The Battle of Nisibis was fought between Byzantine forces under Belisarius and Peter and the Sassanian garrison of the frontier fortress of Nisibis that was under Nabedes. It took place while the Sassanian king Khosrow I was invading the Roman base in Lazica. It was part of a Byzantine offensive led by Belisarius into Persian land.

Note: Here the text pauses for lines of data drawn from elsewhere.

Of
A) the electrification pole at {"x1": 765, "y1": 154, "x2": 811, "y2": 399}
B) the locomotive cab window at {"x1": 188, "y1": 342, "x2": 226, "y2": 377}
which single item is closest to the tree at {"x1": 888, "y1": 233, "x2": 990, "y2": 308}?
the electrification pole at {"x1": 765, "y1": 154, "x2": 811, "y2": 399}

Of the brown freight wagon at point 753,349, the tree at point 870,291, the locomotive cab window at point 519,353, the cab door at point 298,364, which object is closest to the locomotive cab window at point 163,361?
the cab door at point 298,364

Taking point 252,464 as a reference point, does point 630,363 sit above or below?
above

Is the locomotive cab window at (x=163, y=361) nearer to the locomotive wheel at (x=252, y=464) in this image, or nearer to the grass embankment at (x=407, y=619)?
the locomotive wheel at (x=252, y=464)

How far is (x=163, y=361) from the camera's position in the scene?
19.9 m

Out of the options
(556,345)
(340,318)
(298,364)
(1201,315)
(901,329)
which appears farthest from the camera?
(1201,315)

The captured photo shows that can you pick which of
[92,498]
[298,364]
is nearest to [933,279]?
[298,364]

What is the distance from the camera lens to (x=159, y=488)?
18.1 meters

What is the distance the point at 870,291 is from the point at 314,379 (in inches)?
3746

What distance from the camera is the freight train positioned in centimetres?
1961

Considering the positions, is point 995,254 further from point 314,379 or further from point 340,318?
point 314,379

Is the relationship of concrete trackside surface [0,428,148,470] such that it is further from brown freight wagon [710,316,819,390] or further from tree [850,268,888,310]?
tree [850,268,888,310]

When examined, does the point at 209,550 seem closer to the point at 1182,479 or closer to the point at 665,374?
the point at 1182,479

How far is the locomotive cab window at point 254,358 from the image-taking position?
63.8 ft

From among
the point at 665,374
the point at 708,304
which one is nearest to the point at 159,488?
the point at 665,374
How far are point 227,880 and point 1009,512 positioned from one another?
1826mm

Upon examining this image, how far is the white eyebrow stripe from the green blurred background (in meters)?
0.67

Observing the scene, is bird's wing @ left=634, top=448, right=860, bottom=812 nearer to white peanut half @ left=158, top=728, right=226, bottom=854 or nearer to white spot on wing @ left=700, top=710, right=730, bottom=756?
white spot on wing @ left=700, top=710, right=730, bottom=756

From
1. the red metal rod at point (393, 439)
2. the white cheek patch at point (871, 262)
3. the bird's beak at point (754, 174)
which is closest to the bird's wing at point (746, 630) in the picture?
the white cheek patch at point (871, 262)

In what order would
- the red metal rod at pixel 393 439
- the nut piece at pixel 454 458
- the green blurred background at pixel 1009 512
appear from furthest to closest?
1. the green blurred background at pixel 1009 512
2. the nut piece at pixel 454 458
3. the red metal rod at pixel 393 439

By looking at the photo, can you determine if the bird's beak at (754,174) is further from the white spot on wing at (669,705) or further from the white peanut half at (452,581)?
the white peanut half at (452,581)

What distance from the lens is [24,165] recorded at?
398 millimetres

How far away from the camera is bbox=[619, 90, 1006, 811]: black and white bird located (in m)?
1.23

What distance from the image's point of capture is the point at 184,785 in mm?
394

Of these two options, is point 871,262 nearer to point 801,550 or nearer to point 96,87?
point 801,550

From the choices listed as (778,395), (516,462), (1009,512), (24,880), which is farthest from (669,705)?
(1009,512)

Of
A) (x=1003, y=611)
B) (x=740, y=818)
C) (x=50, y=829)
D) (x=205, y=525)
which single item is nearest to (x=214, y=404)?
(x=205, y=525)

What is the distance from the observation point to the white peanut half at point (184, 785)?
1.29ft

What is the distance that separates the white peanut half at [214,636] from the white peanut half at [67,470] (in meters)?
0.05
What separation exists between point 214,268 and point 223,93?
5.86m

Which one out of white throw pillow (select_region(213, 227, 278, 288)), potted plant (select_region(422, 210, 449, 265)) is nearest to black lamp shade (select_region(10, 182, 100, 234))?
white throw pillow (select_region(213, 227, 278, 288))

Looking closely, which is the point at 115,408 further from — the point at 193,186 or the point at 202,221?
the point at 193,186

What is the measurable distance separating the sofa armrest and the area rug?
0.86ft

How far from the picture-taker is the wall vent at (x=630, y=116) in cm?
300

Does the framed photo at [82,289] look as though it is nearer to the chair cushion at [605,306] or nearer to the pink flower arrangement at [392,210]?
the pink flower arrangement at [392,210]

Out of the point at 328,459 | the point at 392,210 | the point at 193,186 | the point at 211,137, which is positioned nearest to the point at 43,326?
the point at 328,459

Upon arriving in the area, Belisarius stationed his troops a significant distance away from the fortified city. He hoped to drag the Sasanian garrison into a battle far from the city walls, and after defeating them, capture the undefended city, which seemed impregnable otherwise. The Byzantine commander Peter stationed his forces, together with those of John Troglita who was associated with him, closer to the city. Belisarius warned Peter that since the Byzantines did not normally eat until midday the garrison would sally out then so the Byzantines would have to fight while hungry. Peter ignored this and at midday, his man dispersed to eat. When the Sassanians sallied out his disorganized unit was routed losing 50 men as well as Peter's standard. The latter immediately called on Belisarius for assistance. When the message reached Belisarius, he had already seen the dust clouds produced by the Sassanian sally and was well on his way. Despite the garrison being overwhelmed by the larger Byzantine army, they suffered only 150 casualties as they quickly retreated to the city, exactly what Belisarius had sought to avoid.

== Aftermath ==

Recognising Nobades would not leave the city again out of fear for another such engagement Belisarius could now bypass the city as its garrison would not attack him in the rear. After an assault of Sisauranon failed he sent troops to raid rich normally safe Persian territory across the Tigris. After procuring much wealth from the area the Byzantine raiding forces split up and went home as some were afraid Belisarius would take their loot. Belisarius wanted to return home too as to avoid being surprised by the arrival of Persian forces under Khosrow. Procopius later claimed this because of Belisarius wanting to confront his wife Antonina, whose lover his troops had imprisoned, as soon as possible about her affair. Claiming that Belisarius could have reached Ctesiphon as the path remained undefended. This argument is flawed however as the same information of the disposition of Persian troops had not been available to Belisarius at that time.